=== PROMPT ===
All of the entries below should be printed exactly; the pictures are to be left out.

=== DATA TO EXAMINE ===

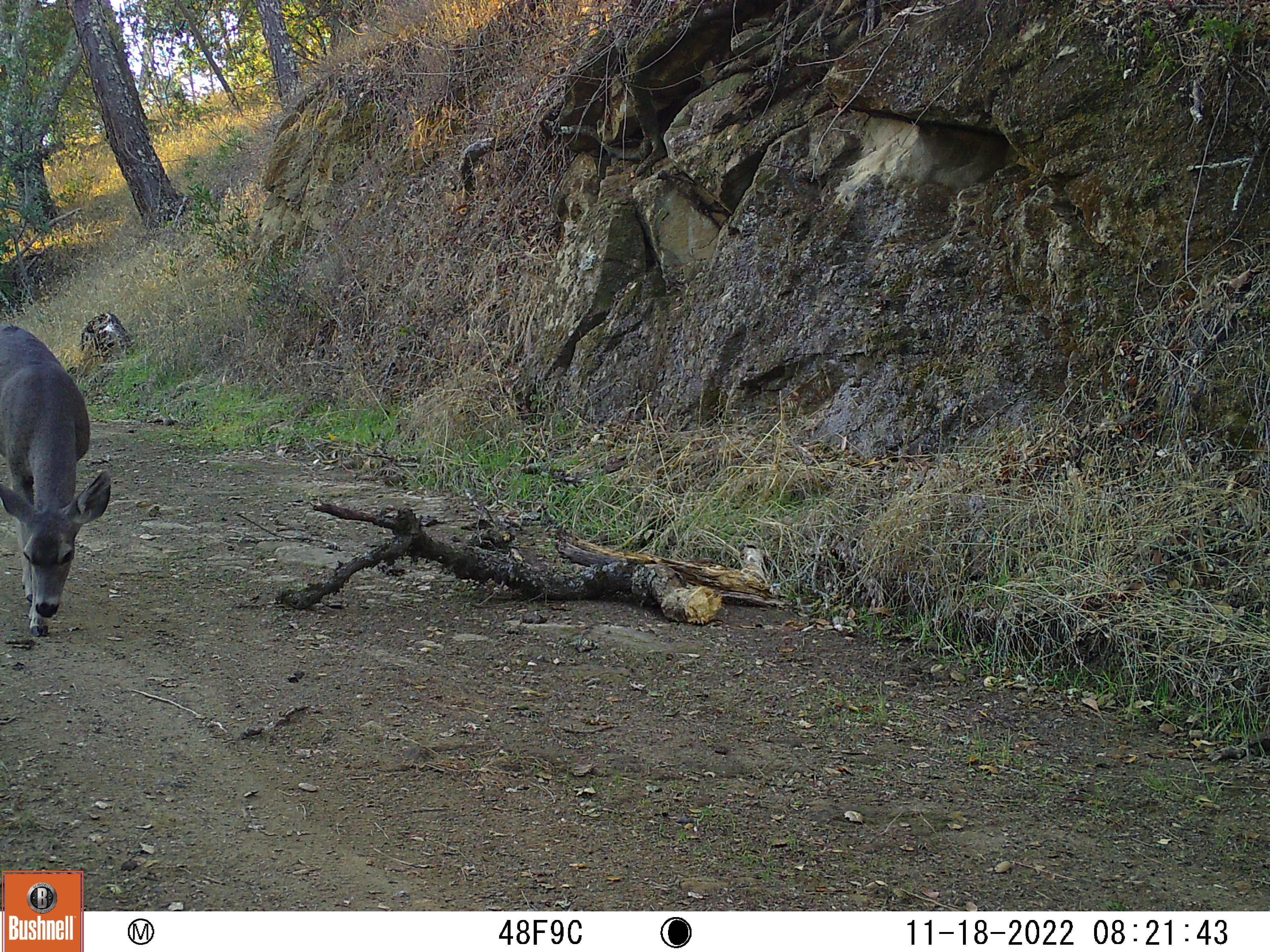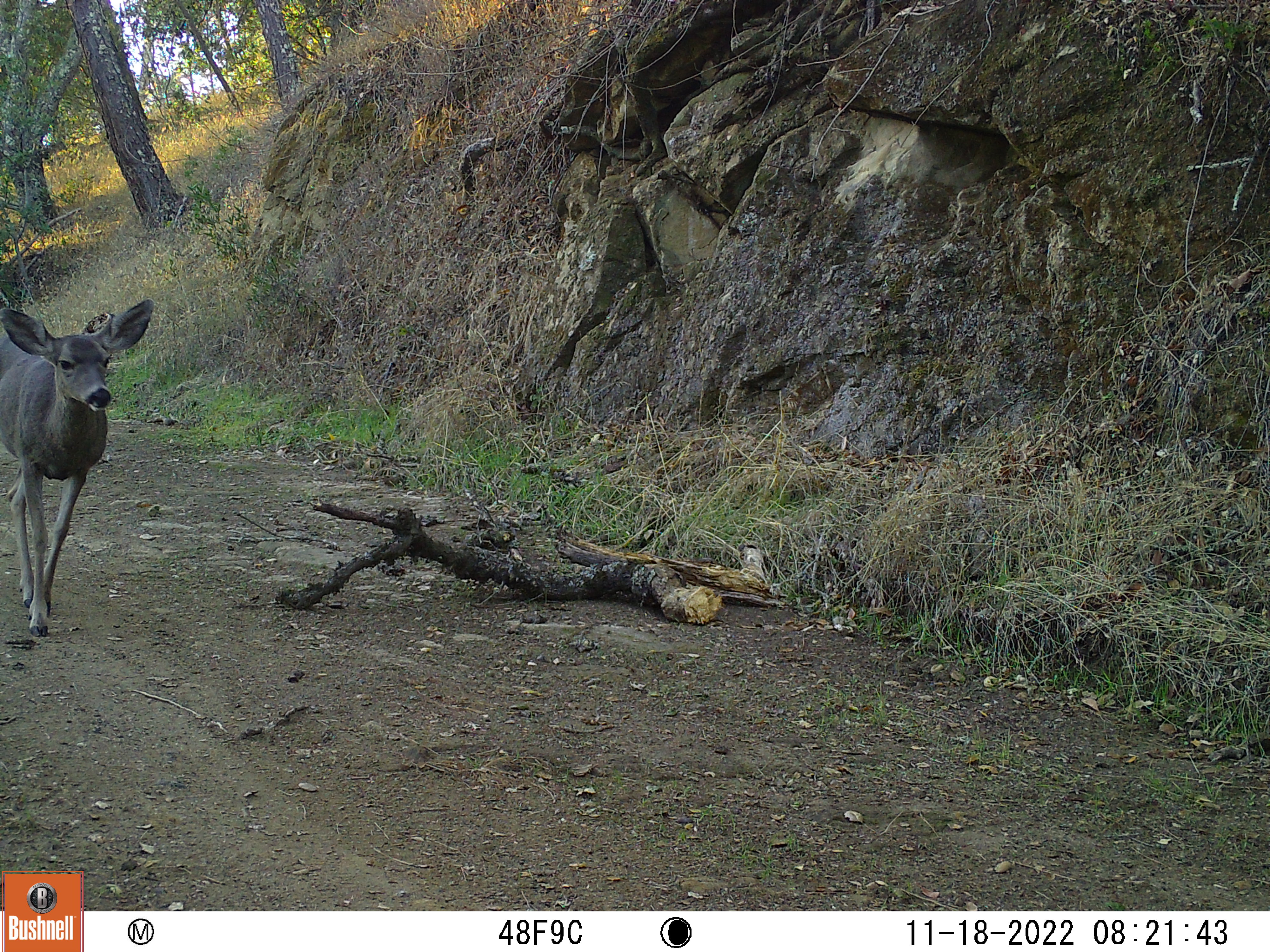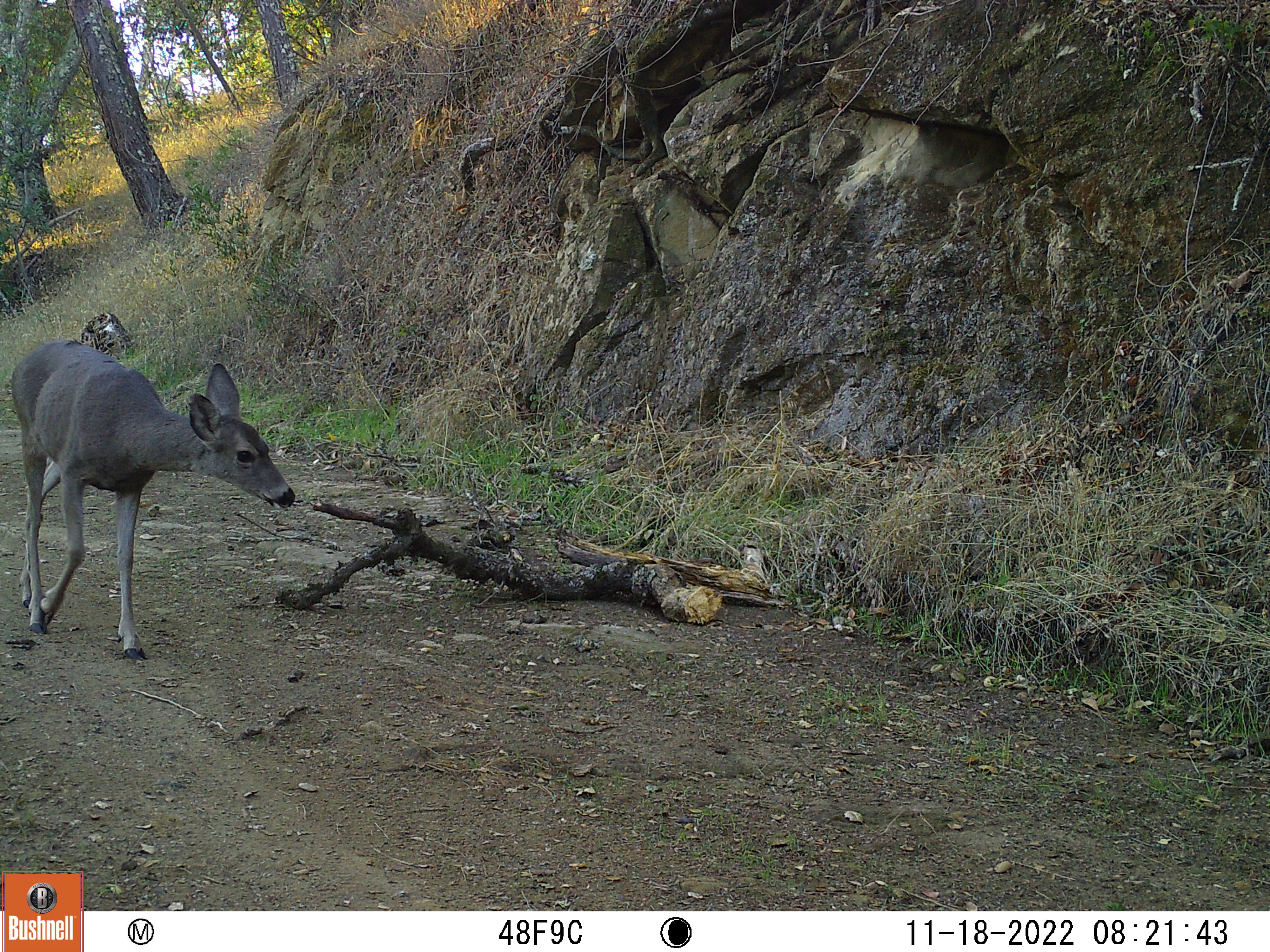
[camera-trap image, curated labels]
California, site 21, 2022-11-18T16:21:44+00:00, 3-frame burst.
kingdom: Animalia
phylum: Chordata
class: Mammalia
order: Artiodactyla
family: Cervidae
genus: Odocoileus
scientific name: Odocoileus hemionus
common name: mule deer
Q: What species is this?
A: Mule deer (Odocoileus hemionus).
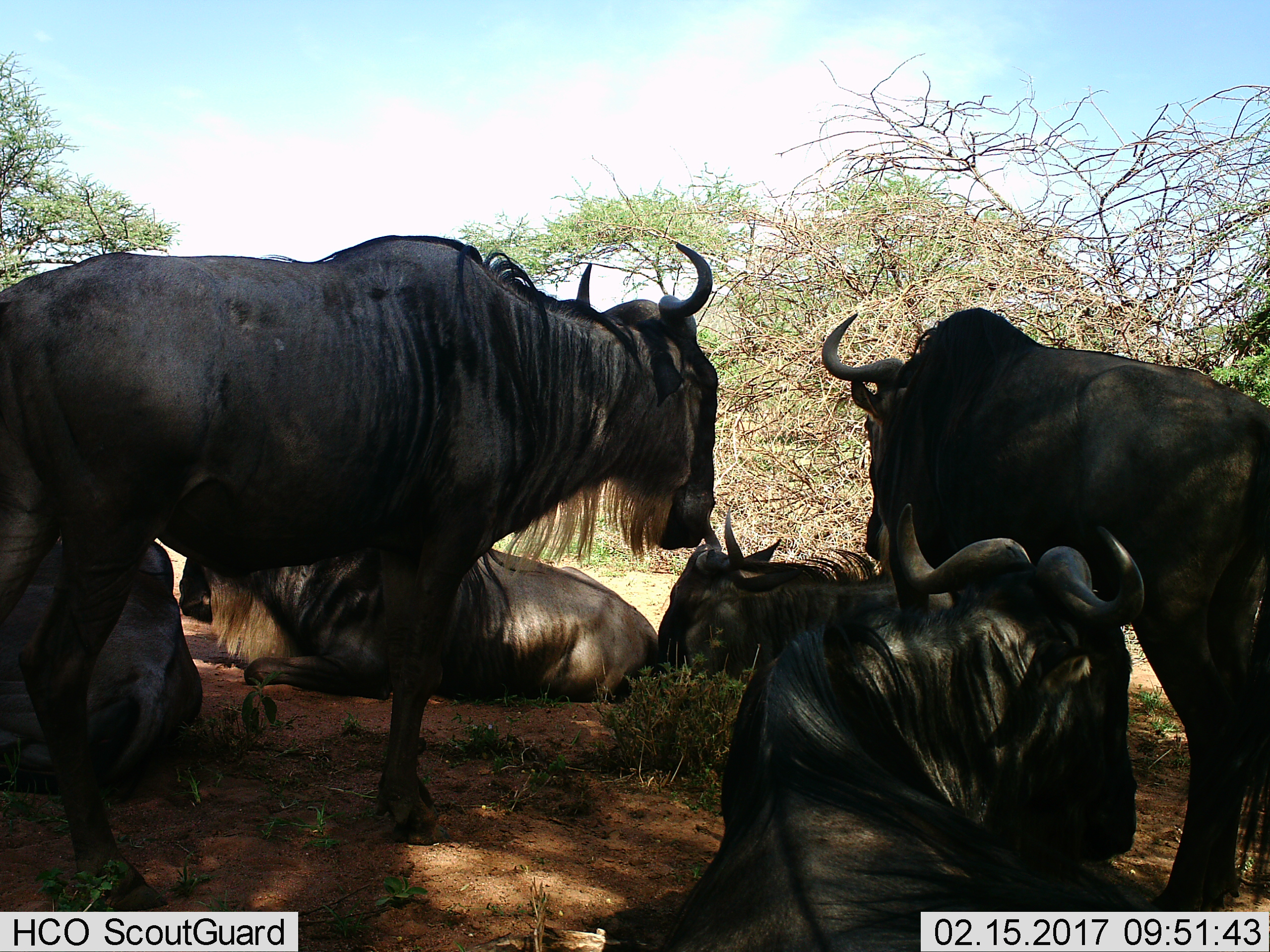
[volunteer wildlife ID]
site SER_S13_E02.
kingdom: Animalia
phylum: Chordata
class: Mammalia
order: Artiodactyla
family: Bovidae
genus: Connochaetes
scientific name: Connochaetes taurinus taurinus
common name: blue wildebeest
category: wildebeestblue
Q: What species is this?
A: Wildebeestblue (blue wildebeest) (Connochaetes taurinus taurinus).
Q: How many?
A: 6.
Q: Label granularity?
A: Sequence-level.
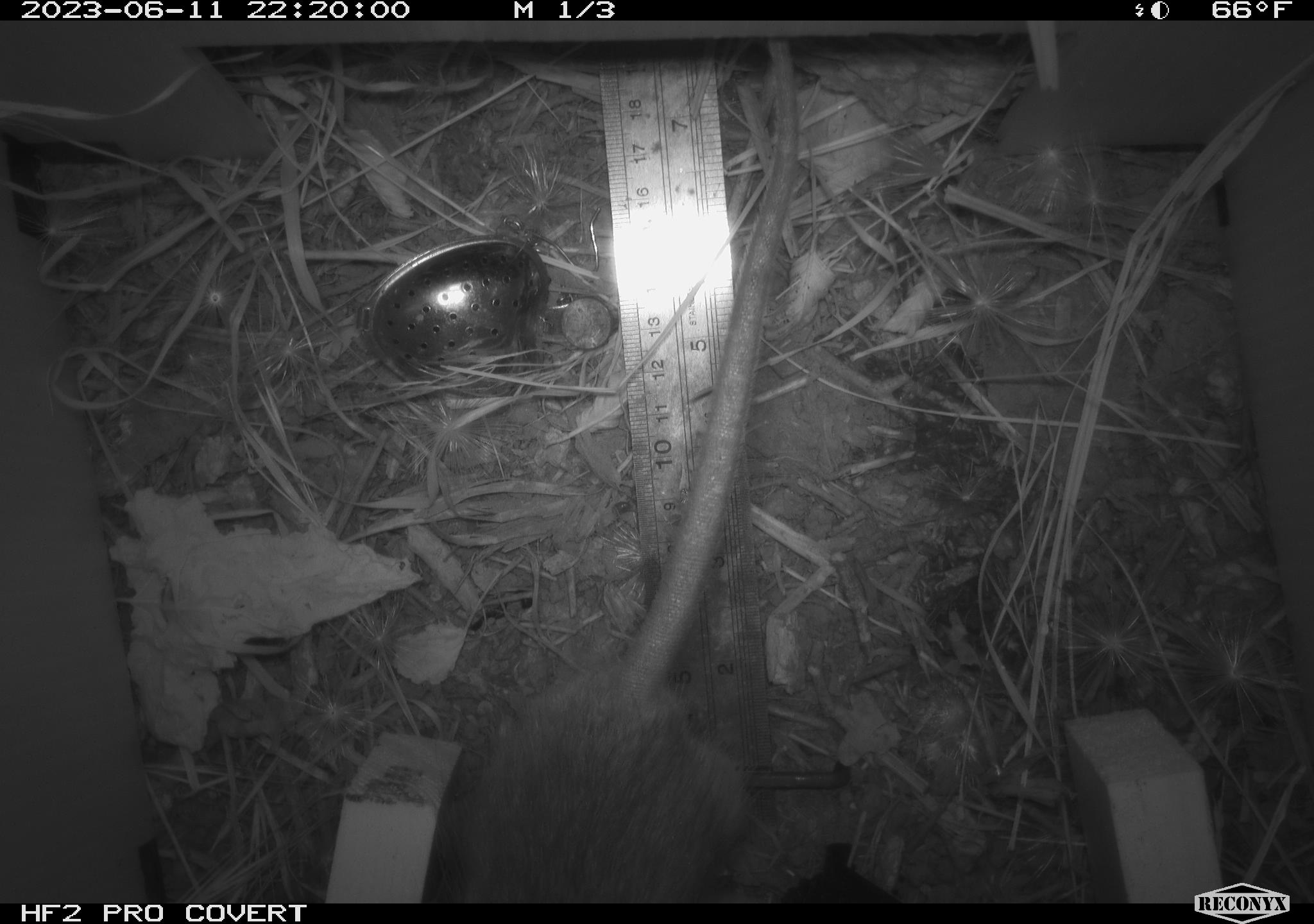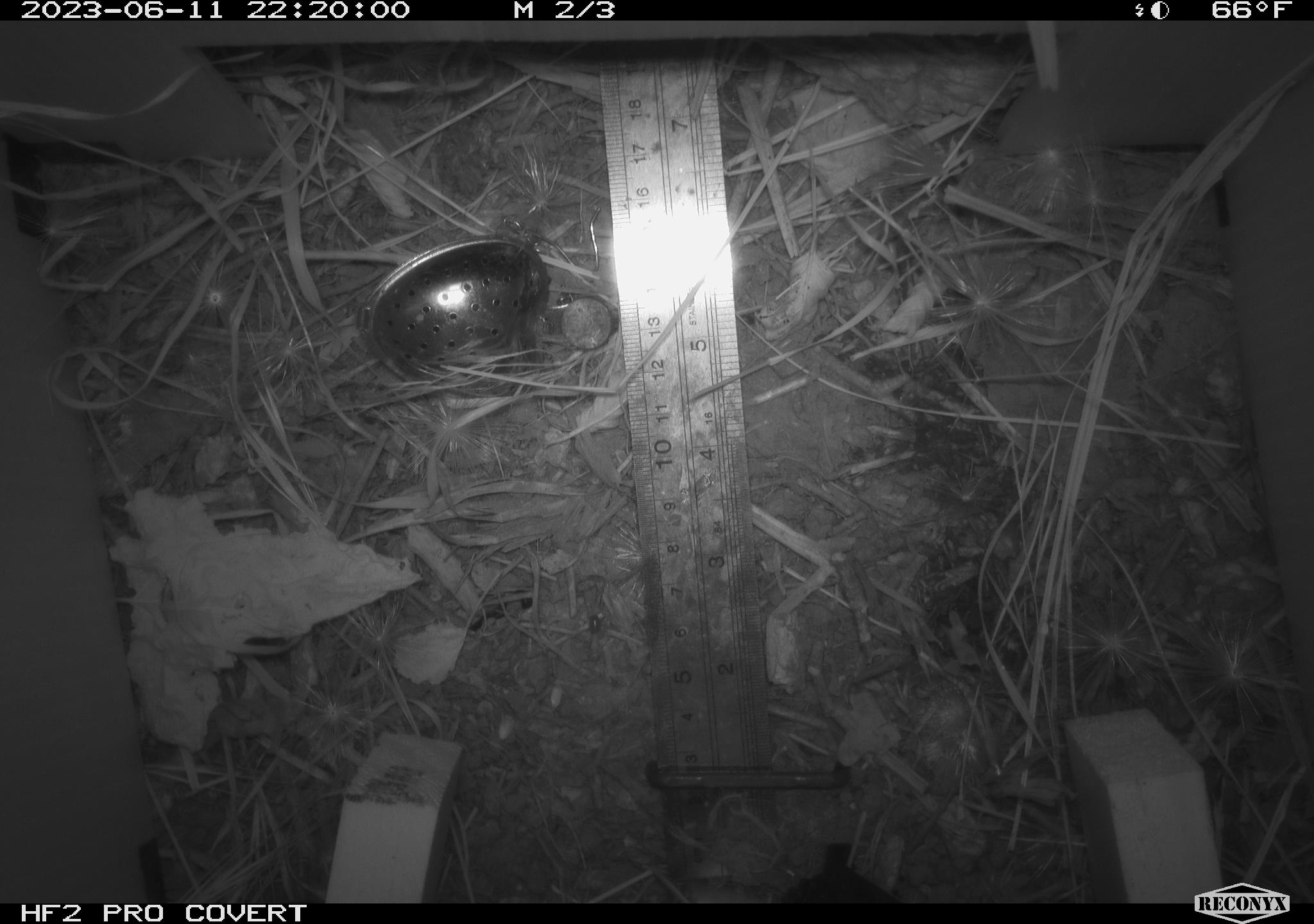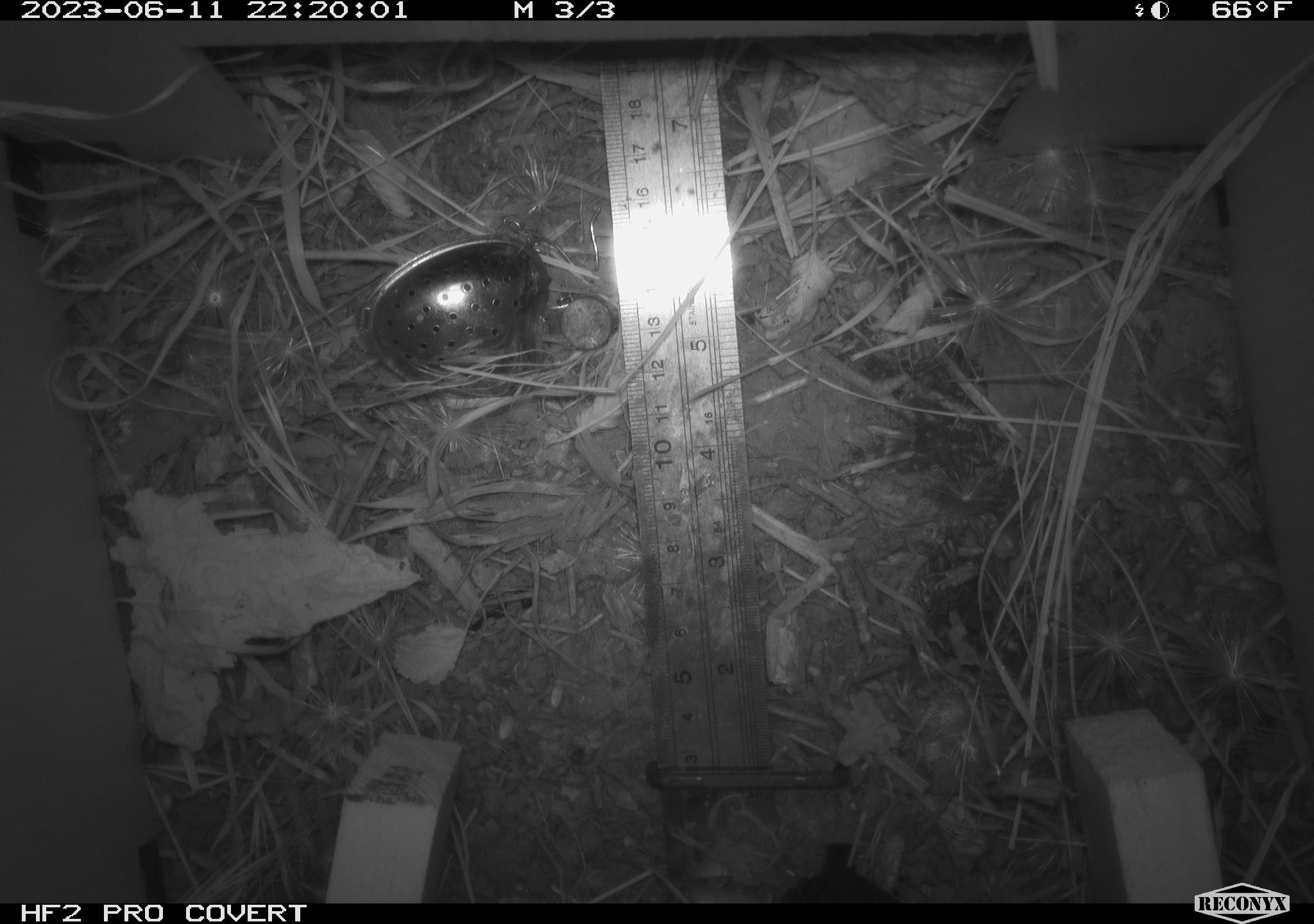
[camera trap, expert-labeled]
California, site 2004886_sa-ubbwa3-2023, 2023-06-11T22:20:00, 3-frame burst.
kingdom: Animalia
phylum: Chordata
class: Mammalia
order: Rodentia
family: Muridae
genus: Rattus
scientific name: Rattus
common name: rat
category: rattus species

=== TASK RESULT ===
[camera-trap image, curated labels]
California, site 21, 2022-11-18T16:21:44+00:00, 3-frame burst.
kingdom: Animalia
phylum: Chordata
class: Mammalia
order: Artiodactyla
family: Cervidae
genus: Odocoileus
scientific name: Odocoileus hemionus
common name: mule deer
Q: What species is this?
A: Mule deer (Odocoileus hemionus).
[volunteer wildlife ID]
site SER_S13_E02.
kingdom: Animalia
phylum: Chordata
class: Mammalia
order: Artiodactyla
family: Bovidae
genus: Connochaetes
scientific name: Connochaetes taurinus taurinus
common name: blue wildebeest
category: wildebeestblue
Q: What species is this?
A: Wildebeestblue (blue wildebeest) (Connochaetes taurinus taurinus).
Q: How many?
A: 6.
Q: Label granularity?
A: Sequence-level.
[camera trap, expert-labeled]
California, site 2004886_sa-ubbwa3-2023, 2023-06-11T22:20:00, 3-frame burst.
kingdom: Animalia
phylum: Chordata
class: Mammalia
order: Rodentia
family: Muridae
genus: Rattus
scientific name: Rattus
common name: rat
category: rattus species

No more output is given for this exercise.